On September 24, 2025 President Donald Trump unveiled a new “Presidential Walk of Fame” along the West Wing colonnade and — as promised — placed a photograph of an autopen where Joe Biden’s official portrait would traditionally hang, a deliberate rebuke that the mainstream media is already trying to gaslight into a scandal. This was small-state theater with a very big message: the White House belongs to the American people, not to the prestige of a cable-news narrative.
The installation features black-and-white presidential images in gilded frames, but Biden’s slot features an autopen image — an unmistakable jab at questions conservatives have raised about the former administration’s transparency and signature practices. The display was personally curated and touted by the White House, so there’s no mystery about the intent behind the choice.
Trump didn’t hide that he was going to do this; he openly told interviewers weeks ago that he would “put up a picture of the autopen,” so the staged outrage today is theater from the same partisan press that ignored bigger issues. For voters who watched the last years closely, this is a symbolic correction — a reminder that presidents answer to citizens, not the giddy reverence of legacy outlets.
As expected, the credentialed shriekers on television responded with breathless denunciations about decorum and dignity while studiously avoiding the actual questions at issue. The same networks that cheered for permanent Washington’s rituals suddenly discover scandal when a political outsider decides to dismantle those rituals for the sake of accountability.
Meanwhile, the internet did exactly what it always does: it roared. Conservatives and ordinary Americans flooded social platforms with praise for a president who can still rile the swamp, while the left churned out predictable think pieces and moralizing takes. The White House even amplified the rollout by posting video of the display, turning the media hissy fits into free advertising for the point Trump wanted to make.

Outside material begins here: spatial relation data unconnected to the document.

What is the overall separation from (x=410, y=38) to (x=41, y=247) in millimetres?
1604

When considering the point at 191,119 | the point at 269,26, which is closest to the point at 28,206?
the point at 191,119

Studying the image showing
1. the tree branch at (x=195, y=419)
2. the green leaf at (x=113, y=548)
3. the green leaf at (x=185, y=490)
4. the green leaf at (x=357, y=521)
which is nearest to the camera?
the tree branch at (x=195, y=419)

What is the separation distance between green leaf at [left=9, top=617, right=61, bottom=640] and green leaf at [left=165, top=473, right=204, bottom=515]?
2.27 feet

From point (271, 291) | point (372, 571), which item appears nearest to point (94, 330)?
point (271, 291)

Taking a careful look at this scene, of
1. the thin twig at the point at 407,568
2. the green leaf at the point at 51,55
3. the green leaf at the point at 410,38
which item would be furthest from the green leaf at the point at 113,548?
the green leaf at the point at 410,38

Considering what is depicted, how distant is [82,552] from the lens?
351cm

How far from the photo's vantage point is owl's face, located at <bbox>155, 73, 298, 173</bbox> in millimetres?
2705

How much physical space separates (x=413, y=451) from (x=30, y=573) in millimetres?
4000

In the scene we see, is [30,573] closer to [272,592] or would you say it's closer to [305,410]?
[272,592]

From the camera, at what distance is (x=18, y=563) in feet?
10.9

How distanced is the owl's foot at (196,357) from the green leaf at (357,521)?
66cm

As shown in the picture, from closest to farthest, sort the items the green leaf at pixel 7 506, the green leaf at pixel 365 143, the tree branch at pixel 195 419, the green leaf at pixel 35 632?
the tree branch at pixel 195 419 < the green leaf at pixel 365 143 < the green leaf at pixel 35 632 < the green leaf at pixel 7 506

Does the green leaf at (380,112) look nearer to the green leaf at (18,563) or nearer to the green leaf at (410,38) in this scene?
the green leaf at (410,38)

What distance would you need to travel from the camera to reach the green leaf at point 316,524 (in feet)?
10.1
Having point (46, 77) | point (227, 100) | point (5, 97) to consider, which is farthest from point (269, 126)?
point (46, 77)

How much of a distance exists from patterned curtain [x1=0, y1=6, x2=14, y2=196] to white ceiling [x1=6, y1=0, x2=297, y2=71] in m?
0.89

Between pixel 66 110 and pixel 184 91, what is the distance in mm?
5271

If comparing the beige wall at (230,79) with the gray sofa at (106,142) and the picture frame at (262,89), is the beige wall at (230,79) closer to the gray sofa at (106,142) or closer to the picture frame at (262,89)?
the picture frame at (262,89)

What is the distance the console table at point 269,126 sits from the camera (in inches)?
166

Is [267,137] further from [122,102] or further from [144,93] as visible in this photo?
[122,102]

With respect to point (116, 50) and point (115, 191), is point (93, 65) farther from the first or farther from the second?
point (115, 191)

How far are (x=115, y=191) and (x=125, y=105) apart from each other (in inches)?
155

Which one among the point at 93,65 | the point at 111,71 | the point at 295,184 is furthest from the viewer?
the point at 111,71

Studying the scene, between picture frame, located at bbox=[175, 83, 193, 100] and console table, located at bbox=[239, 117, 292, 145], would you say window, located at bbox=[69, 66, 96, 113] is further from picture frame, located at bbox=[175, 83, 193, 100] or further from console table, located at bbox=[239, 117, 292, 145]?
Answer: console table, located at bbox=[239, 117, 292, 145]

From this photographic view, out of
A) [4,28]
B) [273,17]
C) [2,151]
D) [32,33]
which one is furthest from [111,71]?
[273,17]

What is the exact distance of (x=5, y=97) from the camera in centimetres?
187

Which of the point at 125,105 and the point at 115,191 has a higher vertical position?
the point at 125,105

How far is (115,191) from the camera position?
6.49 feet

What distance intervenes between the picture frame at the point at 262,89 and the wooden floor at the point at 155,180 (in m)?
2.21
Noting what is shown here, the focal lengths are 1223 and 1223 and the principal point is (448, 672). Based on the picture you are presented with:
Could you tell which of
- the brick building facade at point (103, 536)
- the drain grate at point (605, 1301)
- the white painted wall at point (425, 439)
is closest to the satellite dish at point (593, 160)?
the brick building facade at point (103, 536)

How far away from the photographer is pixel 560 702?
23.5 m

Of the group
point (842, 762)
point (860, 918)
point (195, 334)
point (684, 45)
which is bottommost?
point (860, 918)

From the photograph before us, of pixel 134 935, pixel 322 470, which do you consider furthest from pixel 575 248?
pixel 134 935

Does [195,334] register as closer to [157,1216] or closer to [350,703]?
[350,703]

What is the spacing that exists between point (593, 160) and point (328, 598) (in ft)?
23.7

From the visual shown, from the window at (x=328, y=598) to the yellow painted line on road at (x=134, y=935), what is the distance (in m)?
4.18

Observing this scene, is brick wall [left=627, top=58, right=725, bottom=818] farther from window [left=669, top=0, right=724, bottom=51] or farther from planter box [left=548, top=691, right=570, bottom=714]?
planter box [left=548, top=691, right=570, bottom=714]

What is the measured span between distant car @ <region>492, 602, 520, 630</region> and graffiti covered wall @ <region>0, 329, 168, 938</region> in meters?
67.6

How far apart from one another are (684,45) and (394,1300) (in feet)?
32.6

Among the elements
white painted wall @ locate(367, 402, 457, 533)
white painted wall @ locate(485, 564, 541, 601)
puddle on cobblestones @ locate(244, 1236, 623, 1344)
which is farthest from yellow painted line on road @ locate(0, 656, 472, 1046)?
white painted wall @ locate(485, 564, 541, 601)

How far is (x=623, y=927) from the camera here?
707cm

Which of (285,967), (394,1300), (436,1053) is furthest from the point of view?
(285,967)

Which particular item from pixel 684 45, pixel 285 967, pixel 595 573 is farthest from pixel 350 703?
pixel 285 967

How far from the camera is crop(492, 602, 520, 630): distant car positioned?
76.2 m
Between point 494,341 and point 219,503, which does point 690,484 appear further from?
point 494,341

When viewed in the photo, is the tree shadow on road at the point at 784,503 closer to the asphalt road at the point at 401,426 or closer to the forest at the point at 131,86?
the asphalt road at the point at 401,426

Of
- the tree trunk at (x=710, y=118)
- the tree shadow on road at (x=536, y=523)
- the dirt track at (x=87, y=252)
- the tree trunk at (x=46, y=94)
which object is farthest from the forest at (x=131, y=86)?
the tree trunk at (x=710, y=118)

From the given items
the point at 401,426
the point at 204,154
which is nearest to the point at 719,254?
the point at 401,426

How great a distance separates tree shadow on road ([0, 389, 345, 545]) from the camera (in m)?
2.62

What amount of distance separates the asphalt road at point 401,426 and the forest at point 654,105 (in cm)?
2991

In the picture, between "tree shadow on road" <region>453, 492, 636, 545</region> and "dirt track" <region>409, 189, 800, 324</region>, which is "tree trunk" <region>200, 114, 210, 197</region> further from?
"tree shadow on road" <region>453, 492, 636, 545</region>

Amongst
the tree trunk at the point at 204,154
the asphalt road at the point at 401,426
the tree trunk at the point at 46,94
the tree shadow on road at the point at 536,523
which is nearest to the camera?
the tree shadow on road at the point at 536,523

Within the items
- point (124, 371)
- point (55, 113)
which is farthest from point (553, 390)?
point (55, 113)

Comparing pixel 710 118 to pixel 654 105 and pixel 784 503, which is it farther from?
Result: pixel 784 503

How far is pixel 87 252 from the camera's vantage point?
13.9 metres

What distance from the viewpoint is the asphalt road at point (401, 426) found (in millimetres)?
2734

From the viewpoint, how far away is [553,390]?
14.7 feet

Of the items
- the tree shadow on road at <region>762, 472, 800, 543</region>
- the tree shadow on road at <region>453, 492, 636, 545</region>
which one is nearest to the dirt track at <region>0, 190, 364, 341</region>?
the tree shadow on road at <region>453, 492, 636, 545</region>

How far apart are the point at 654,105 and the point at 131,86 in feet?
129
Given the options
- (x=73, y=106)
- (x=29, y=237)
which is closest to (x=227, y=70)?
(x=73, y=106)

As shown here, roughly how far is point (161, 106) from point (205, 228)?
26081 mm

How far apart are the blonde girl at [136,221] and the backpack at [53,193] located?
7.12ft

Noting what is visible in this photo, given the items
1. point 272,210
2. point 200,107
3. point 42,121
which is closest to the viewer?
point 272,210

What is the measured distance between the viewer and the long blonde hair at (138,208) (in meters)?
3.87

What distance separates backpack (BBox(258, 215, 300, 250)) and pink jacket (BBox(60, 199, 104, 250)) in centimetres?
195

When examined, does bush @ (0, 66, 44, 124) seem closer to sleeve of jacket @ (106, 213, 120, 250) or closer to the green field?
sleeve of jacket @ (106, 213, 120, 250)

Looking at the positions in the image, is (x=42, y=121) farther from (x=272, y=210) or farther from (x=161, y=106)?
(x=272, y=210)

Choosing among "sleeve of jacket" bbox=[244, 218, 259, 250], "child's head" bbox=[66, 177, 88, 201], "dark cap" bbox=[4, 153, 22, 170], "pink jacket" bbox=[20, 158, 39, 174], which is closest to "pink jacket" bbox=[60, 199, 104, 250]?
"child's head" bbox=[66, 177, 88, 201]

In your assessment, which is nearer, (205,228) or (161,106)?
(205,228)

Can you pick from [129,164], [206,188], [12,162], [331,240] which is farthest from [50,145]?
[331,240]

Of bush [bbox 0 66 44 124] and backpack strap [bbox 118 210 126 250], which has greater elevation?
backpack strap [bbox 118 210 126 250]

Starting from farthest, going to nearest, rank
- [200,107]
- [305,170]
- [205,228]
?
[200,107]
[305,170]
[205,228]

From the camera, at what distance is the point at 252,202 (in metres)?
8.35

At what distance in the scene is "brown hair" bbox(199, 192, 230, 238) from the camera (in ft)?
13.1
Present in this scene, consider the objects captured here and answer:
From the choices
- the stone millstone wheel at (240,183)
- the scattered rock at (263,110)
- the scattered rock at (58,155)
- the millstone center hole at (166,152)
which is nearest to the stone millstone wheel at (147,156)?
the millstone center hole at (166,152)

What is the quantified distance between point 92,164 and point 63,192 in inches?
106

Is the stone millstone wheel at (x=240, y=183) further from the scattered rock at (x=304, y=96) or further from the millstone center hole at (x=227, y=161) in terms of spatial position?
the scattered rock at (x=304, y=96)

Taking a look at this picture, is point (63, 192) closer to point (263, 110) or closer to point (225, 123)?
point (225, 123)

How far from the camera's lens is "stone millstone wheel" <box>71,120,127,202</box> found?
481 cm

This isn’t merely trolling for trolling’s sake. It’s a political statement that leaders will no longer be insulated from scrutiny by taboos and tradition. If Democrats want to scream about taste, they should first explain why they never answered straightforward questions about signature practices and accountability when those questions were raised.
Let the critics clutch their pearls and call it petty. The rest of us recognize a leader who understands optics and isn’t afraid to use them to defend the truth. Patriots should be proud of a president who will stand up to the managerial class and remind Washington that symbols matter and the people are watching.